Xavier, do you agree?
Douglas G. Greene
Professor of History
Old Dominion University
Norfolk, VA 23529-0091
Phone 757 683-394
July 6th, 2004, 07:45 PM
There are reviews of two books by this author on my web site, at:
Both books are minor; they might be far from his most important works.
July 6th, 2004, 08:22 PM
I am not fond of French Roman Policiers, although I like British and
American Procedurals. Go figure..... It could be I have an assumption
that French police just say, a la Inspector Clouseau, "arrest that man
and place him in the dungeon until he confesses." Yeah, the cops here
in the 1920s used third-degree methods and the Brits are known to have
mangled suspects, but there was always that degree of 'politeness'
when it came to providing legal advice, and releasing somebody if they
weren't going to be held on a charge. (Of course that does not apply
any more in the US if you are an Arab without citizenship rights.)
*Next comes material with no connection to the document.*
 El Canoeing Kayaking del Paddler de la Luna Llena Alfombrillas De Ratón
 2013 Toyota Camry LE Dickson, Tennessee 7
--- In GAdetection@yahoogroups.com, MG4273@a... wrote:
> There are reviews of two books by this author on my web site, at:
> Both books are minor; they might be far from his most important works.
> Mike Grost
July 7th, 2004, 06:43 AM
--- In GAdetection@yahoogroups.com, Douglas Greene <dgreene@o...>
> I've read a couple novels by Fortune du Boisgobey--very much in the
> Gaboriau style -- in fact, he appropriated Gaboriau's sleuth and
> book called THE OLD AGE OF LECOQ -- plots involve skeletons in Ducal
> closets, but they tend to lack the careful following of physical
> that Lecoq engages in in MONSIEUR LECOQ and THE HONOR OF THE NAME.
> Xavier, do you agree?
I'm afraid I'll have to leave this one up to you, Doug, as I have
never read any of Boisgobey's works. Most of them have been out of
print for decades and French mystery publisher Rivages's attempt at
bringing back to the light by reprinting semi-parodical LE COUP
D'OEIL DE MONSIEUR PIEDOUCHE was a commercial failure. Actually, and
as "unpatriotic" as it may seem, early French crime fiction has never
been my kind of tea, as it too often is crude, melodramatic and
loosely plotted. The only exception I can think of is the unfairly
neglected Henry Cauvain, whose amateur sleuth Maximilien Heller is a
quite interesting character, though by no means the proto-Holmes some
Gallic sherlockians claim him to be.